Exercise details: Can you extract the rows below, starting at the line that contains "The image here" and continuing through the last row, and reproduce them word for word?

====== Working data ======

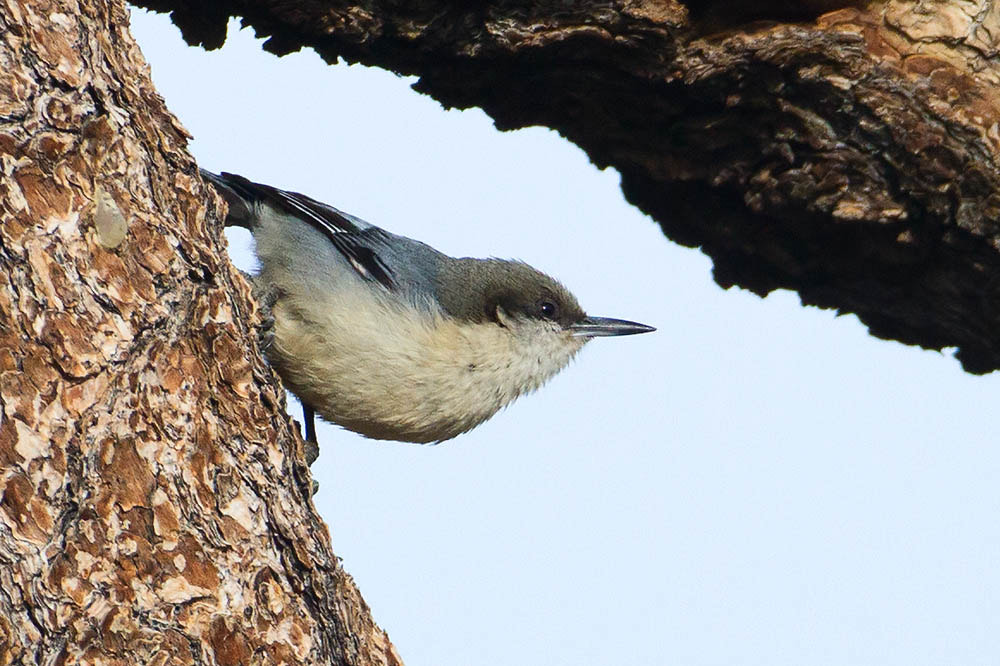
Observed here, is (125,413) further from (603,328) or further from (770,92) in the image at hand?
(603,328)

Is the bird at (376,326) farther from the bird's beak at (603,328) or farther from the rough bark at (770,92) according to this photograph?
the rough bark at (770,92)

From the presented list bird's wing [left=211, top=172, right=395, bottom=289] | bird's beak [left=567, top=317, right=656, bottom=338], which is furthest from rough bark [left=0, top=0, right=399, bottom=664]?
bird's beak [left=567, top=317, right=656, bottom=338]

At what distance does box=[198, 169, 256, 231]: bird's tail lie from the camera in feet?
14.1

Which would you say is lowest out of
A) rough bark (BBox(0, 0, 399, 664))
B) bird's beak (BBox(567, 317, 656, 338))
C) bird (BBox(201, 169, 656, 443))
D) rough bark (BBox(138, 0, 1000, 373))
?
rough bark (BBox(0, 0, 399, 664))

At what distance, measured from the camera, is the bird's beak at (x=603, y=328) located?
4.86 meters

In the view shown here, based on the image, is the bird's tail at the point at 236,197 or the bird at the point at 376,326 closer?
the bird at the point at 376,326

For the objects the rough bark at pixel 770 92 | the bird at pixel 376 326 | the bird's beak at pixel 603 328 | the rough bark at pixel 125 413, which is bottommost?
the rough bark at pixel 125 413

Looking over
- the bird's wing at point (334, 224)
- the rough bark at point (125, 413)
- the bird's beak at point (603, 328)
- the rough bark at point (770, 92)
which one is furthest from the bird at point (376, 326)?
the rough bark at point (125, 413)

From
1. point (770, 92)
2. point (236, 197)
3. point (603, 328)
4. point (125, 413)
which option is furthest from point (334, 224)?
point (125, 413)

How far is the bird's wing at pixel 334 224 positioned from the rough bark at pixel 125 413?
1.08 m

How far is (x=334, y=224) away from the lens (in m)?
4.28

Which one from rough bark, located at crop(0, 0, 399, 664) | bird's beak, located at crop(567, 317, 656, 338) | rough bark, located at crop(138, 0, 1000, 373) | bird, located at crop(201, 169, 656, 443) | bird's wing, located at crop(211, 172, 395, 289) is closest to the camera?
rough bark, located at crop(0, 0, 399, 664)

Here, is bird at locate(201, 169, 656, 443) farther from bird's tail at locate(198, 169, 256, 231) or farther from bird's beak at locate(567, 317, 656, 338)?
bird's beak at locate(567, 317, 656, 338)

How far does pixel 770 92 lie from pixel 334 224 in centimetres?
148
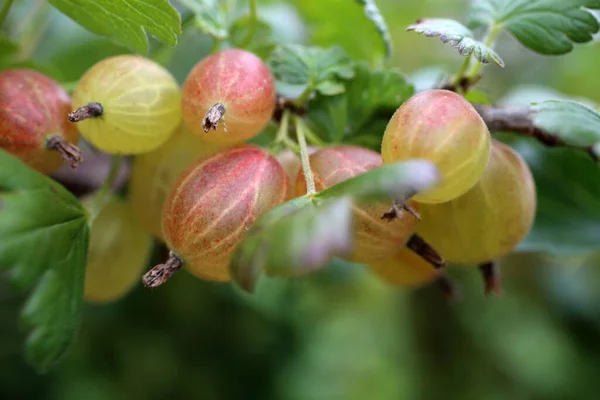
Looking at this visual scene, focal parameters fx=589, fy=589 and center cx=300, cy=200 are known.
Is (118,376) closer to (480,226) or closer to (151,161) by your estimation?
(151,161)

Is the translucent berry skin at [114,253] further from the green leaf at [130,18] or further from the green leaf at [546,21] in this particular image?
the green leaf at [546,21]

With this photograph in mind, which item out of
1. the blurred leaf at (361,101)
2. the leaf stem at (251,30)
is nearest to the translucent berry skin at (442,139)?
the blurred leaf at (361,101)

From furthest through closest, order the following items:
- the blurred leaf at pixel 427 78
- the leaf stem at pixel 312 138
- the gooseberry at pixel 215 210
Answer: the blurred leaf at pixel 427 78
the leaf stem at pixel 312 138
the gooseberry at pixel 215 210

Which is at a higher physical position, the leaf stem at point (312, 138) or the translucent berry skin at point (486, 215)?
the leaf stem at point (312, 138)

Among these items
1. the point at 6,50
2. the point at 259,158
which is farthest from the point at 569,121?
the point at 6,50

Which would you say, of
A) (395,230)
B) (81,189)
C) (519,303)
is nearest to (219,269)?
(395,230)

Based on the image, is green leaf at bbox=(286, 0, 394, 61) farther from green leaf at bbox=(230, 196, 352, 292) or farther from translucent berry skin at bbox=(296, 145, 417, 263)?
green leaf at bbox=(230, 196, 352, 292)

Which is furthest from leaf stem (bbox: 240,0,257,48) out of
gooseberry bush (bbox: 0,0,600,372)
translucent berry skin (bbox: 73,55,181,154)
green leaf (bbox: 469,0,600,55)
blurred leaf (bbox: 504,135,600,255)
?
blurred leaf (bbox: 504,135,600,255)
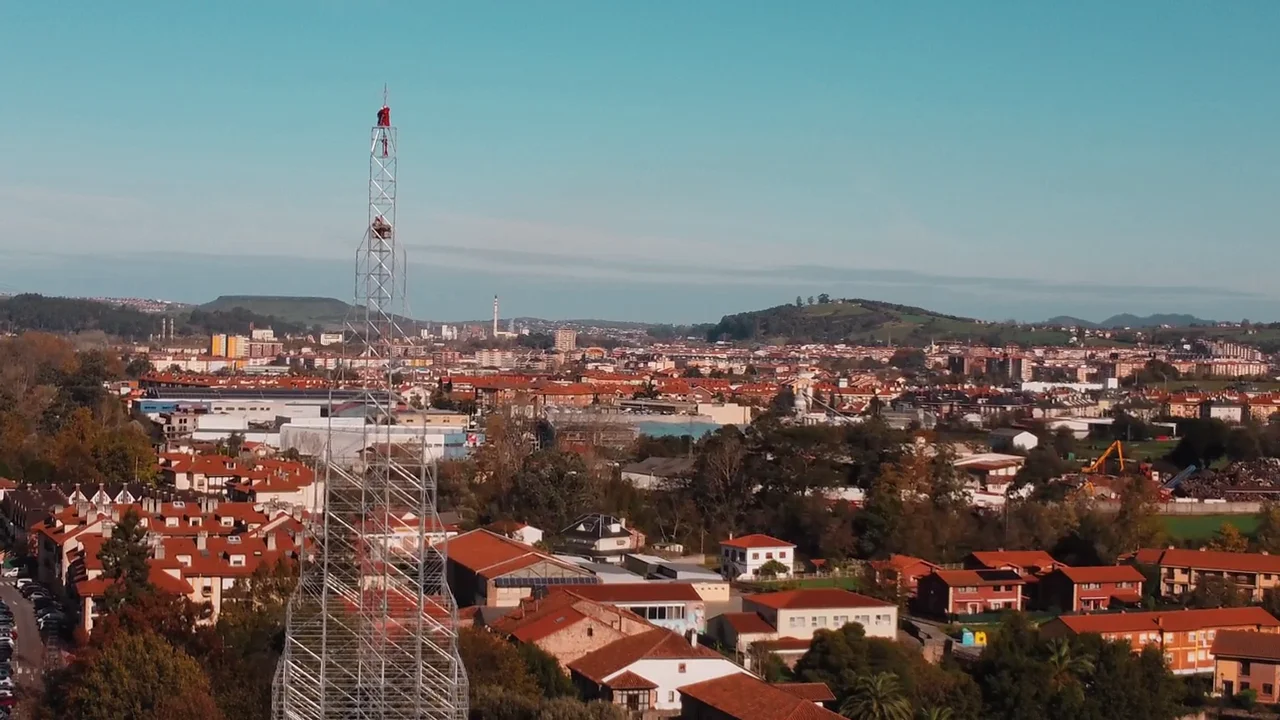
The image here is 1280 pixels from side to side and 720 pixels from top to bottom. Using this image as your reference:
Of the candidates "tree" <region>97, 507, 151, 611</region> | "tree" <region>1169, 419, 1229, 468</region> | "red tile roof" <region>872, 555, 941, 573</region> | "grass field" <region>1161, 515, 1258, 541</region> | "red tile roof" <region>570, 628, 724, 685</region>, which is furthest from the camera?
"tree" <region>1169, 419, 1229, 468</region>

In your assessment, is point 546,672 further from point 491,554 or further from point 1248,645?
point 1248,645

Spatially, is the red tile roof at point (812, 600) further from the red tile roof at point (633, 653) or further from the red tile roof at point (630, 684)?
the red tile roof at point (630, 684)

======

Full answer:
The image here is 1280 pixels from side to side and 720 pixels from top to bottom. Using this image as your reference:
Of the candidates "tree" <region>97, 507, 151, 611</region> | "tree" <region>1169, 419, 1229, 468</region> | "red tile roof" <region>872, 555, 941, 573</region> | "grass field" <region>1161, 515, 1258, 541</region> | "red tile roof" <region>570, 628, 724, 685</region>, which is furthest from the camera?
"tree" <region>1169, 419, 1229, 468</region>

In your assessment, is point 546,672 further from point 491,554 or further from point 1248,645?
point 1248,645

Spatially, is the red tile roof at point (812, 600) further from the red tile roof at point (633, 653) or further from the red tile roof at point (630, 684)?
the red tile roof at point (630, 684)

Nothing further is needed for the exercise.